Luka Krsnik

Portfolio: Enhancing Deep Neural Networks with Morphological Information

BERT

Classification

Data Science

Fasttext

LSTMs

Large Language Models

Machine Learning

Named Entity Recognition

Natural Language Processing

Research

Project Description

Our project investigated the impact of adding morphological data to the input of deep neural networks. We tested additions on downstream tasks - named entity recognition (NER), dependency parsing (DP), and comment filtering (CF) - across various languages. We conducted tests utilizing two distinct architectures: an adapted BERT model and a combination of Fasttext embeddings and LSTM models.

Role

I managed all aspects of testing, data gathering, and experiments related to NER, collaborating with another developer who handled DP and CF tasks.
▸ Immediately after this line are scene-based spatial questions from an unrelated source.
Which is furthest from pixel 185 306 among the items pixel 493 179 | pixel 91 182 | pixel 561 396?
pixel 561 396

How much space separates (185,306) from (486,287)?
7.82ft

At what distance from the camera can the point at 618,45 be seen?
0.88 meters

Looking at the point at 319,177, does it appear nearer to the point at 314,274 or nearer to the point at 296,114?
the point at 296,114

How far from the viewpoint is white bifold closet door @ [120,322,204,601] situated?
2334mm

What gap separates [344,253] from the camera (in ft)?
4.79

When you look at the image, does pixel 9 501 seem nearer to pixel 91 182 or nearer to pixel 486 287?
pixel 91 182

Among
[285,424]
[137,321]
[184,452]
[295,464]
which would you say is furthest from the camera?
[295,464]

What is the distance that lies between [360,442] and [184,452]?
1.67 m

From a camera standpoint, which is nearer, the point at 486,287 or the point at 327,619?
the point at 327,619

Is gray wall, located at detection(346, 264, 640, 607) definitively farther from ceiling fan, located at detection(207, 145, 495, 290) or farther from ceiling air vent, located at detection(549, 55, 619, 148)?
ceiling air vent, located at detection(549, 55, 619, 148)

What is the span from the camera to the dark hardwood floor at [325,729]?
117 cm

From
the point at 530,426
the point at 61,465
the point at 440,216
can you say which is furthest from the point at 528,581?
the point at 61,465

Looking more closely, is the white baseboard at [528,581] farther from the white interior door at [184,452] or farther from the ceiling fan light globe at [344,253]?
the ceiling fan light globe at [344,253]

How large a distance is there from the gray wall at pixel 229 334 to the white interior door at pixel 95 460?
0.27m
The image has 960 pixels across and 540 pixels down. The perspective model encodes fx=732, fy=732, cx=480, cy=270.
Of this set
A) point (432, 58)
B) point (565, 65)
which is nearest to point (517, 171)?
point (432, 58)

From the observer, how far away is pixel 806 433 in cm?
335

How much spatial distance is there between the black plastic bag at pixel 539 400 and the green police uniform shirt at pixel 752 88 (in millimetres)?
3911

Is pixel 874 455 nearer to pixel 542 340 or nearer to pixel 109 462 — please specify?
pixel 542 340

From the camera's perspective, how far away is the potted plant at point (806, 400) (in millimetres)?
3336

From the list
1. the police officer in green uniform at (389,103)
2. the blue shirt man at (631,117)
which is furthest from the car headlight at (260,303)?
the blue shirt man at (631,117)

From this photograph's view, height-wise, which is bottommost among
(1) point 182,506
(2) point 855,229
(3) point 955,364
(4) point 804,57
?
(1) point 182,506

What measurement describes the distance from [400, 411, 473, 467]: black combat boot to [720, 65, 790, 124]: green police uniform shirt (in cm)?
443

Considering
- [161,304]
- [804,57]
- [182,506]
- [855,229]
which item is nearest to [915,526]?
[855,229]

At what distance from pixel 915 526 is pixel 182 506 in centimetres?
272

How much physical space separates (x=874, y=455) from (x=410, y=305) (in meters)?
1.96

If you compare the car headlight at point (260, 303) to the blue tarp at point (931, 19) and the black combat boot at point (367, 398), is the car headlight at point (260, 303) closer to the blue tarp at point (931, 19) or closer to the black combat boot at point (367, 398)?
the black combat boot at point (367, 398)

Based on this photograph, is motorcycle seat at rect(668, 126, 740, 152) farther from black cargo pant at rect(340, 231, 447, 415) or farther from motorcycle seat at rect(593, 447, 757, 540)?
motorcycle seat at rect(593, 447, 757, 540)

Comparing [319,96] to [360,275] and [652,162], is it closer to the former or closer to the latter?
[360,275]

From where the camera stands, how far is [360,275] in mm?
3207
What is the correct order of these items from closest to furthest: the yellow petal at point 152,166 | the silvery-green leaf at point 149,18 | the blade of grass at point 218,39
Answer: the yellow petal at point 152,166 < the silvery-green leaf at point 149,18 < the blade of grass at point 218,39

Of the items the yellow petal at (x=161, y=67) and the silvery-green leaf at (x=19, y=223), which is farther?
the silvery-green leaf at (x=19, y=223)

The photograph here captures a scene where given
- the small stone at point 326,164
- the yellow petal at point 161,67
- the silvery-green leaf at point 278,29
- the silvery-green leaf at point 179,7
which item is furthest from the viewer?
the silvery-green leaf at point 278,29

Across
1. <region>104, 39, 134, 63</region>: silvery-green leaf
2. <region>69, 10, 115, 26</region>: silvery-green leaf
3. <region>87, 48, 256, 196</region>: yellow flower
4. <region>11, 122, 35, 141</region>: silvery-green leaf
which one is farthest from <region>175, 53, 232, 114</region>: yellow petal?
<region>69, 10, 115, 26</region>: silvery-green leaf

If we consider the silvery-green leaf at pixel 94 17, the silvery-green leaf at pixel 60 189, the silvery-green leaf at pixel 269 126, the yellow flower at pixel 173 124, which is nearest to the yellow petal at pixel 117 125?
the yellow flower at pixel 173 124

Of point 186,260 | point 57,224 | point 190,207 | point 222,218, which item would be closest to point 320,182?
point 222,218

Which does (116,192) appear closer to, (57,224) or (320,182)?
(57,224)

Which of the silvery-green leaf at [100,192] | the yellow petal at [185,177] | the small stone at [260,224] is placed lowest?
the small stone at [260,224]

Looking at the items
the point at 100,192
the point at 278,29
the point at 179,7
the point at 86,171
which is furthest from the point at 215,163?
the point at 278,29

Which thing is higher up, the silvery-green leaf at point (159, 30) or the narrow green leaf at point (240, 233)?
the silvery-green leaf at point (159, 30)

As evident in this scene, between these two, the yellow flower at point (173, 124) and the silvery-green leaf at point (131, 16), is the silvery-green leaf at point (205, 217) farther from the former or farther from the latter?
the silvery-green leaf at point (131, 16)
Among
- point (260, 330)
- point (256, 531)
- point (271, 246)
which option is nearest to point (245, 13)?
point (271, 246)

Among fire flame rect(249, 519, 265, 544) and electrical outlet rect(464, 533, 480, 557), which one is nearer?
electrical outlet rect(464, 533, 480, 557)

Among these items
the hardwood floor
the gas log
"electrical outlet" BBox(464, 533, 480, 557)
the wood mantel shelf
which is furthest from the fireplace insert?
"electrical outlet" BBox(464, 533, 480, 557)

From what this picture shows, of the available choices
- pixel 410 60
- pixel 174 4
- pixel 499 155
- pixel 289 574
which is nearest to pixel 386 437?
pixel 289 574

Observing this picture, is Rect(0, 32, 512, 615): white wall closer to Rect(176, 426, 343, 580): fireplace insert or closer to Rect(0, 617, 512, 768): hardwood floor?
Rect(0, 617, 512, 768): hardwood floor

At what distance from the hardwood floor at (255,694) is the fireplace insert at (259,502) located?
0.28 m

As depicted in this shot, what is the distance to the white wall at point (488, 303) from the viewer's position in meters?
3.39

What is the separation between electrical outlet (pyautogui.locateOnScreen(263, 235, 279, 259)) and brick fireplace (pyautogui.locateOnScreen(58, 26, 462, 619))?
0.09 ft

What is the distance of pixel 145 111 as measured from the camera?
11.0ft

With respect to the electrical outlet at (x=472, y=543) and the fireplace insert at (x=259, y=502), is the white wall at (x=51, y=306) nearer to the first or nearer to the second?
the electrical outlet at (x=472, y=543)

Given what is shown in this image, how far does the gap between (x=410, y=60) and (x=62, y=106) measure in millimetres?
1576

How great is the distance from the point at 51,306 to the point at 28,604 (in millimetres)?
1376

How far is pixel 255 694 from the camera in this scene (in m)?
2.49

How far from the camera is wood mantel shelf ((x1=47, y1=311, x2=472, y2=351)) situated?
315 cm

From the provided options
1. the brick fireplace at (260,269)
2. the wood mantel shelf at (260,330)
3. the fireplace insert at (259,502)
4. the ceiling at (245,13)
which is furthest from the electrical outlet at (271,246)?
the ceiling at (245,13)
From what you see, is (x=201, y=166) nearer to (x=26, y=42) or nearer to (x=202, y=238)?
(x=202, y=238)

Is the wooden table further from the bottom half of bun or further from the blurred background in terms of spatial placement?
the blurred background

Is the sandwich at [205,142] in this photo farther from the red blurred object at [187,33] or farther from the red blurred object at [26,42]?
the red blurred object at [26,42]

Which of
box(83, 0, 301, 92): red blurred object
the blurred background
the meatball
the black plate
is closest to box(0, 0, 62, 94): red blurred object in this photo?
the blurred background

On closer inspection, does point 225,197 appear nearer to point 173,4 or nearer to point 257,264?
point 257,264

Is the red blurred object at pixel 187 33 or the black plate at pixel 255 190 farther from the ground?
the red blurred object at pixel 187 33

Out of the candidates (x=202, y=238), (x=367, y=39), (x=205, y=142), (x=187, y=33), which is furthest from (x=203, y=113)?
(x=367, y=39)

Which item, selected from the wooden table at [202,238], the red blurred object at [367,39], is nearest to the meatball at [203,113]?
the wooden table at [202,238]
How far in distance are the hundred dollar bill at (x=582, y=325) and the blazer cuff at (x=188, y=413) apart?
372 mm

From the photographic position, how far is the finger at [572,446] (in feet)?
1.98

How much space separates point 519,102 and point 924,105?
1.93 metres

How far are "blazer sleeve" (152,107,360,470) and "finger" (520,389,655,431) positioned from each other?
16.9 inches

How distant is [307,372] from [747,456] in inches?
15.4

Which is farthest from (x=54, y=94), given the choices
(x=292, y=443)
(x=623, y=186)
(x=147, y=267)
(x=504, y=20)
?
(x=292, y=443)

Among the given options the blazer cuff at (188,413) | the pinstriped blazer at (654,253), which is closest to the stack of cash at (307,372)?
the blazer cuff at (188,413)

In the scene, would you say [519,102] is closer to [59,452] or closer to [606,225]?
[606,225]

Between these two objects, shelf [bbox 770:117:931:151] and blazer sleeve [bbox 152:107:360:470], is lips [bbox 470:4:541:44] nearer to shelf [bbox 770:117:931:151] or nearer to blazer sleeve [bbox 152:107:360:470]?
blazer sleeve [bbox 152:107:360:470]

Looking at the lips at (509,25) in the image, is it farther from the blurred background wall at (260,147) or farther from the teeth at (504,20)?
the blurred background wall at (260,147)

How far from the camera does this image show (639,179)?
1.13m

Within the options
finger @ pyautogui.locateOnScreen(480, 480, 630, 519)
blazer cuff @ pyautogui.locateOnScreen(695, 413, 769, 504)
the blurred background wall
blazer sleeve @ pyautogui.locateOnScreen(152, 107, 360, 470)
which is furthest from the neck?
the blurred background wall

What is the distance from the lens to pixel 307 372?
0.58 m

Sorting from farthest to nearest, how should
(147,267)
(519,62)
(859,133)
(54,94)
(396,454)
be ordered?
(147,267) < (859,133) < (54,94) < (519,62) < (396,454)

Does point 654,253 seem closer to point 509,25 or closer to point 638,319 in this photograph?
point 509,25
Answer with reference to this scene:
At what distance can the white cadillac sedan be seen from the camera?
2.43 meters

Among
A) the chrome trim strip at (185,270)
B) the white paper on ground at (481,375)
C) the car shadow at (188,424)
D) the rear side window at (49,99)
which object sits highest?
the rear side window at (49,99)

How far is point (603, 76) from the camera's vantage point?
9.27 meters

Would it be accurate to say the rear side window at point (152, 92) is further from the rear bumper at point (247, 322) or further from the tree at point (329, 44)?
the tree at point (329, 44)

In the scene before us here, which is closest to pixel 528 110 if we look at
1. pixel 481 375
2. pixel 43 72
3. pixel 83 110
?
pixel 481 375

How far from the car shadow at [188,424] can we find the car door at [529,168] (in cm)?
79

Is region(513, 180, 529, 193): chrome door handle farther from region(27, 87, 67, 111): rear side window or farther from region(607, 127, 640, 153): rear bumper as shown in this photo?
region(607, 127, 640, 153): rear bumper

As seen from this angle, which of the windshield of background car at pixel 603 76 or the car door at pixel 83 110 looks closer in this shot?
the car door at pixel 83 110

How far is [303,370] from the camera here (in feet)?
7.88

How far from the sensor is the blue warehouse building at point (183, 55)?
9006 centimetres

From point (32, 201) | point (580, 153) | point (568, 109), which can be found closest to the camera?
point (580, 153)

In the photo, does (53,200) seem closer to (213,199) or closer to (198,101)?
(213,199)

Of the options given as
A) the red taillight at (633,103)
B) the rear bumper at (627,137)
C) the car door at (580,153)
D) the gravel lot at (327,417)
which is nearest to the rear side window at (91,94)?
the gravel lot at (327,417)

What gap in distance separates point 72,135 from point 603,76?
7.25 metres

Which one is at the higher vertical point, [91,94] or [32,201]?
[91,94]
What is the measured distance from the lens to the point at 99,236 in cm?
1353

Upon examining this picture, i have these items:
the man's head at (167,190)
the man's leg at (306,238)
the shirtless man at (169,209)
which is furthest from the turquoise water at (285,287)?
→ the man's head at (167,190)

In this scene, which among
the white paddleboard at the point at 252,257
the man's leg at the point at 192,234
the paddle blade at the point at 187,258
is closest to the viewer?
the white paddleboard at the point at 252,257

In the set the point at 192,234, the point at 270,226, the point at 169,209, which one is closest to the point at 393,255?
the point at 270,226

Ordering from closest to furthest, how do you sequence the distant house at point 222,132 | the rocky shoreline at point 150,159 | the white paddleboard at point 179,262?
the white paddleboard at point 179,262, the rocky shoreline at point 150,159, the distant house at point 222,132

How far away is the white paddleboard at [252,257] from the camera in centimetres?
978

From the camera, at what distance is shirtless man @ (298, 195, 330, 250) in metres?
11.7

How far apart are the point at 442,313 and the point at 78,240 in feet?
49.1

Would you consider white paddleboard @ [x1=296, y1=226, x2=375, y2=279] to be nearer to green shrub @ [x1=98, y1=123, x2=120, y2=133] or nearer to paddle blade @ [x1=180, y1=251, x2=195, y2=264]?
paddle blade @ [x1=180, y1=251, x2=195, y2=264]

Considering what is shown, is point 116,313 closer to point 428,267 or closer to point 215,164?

Our research findings were published in the Natural Language Engineering journal, operated by Cambridge University. We utilized Python and PyTorch for machine learning tasks, supported by Scikit-Learn for data analysis.

Project Outcome

Our research demonstrated that incorporating morphological features enhances LSTM-based models' performance for NER and DP tasks. However, for the CF task, the inclusion of these features did not yield noticeable improvements. Regarding BERT-based models, added morphological features showed performance enhancements solely for DP when the features were of high quality (manually checked), while their predicted counterparts did not provide significant improvements.